AGSOA:Graph Neural Network Targeted Attack Based on Average Gradient and Structure Optimization
Graph Neural Networks(GNNs) are vulnerable to adversarial attack that cause performance degradation by adding small perturbations to the graph. Gradient-based attacks are one of the most commonly used methods and have achieved good performance in many attack scenarios. However, current gradient attacks face the problems of easy to fall into local optima and poor attack invisibility. Specifically, most gradient attacks use greedy strategies to generate perturbations, which tend to fall into local optima leading to underperformance of the attack.
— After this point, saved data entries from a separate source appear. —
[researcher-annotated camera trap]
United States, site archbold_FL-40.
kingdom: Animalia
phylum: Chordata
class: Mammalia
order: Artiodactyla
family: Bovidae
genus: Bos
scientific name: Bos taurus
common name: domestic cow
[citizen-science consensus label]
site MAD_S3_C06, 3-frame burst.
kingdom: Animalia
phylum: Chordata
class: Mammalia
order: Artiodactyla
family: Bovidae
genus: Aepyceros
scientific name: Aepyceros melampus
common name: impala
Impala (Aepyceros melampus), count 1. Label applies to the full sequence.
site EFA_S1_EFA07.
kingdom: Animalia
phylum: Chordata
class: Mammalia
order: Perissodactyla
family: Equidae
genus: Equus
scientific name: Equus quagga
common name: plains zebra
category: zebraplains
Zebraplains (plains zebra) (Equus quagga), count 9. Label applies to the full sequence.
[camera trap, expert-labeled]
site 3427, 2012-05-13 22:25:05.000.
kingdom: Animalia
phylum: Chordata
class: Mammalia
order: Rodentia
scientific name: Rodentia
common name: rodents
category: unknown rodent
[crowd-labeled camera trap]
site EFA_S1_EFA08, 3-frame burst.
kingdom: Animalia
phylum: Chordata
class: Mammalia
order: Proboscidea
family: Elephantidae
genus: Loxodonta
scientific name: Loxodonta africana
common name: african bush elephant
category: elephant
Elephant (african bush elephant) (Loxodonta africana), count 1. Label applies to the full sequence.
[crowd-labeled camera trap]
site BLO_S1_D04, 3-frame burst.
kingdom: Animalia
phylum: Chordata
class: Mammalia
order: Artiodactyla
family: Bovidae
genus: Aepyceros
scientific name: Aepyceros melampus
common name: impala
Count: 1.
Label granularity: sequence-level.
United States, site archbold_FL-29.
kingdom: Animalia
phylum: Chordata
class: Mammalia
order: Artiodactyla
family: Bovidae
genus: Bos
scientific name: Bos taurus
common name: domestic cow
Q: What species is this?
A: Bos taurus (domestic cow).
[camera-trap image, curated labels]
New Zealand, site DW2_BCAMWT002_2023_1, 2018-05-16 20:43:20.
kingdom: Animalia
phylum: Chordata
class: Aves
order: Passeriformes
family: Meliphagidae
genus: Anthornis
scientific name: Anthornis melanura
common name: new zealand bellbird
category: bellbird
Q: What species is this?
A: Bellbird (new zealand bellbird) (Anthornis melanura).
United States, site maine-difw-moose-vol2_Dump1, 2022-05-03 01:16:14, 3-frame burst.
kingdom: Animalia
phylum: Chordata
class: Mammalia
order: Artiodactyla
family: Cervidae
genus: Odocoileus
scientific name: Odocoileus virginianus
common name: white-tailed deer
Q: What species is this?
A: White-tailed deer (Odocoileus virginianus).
In addition, many attacks only consider the effectiveness of the attack and ignore the invisibility of the attack, making the attacks easily exposed leading to failure. To address the above problems, this paper proposes an attack on GNNs, called AGSOA, which consists of an average gradient calculation and a structre optimization module. In the average gradient calculation module, we compute the average of the gradient information over all moments to guide the attack to generate perturbed edges, which stabilizes the direction of the attack update and gets rid of undesirable local maxima. In the structure optimization module, we calculate the similarity and homogeneity of the target node's with other nodes to adjust the graph structure so as to improve the invisibility and transferability of the attack. Extensive experiments on three commonly used datasets show that AGSOA improves the misclassification rate by 2$\%$-8$\%$ compared to other state-of-the-art models.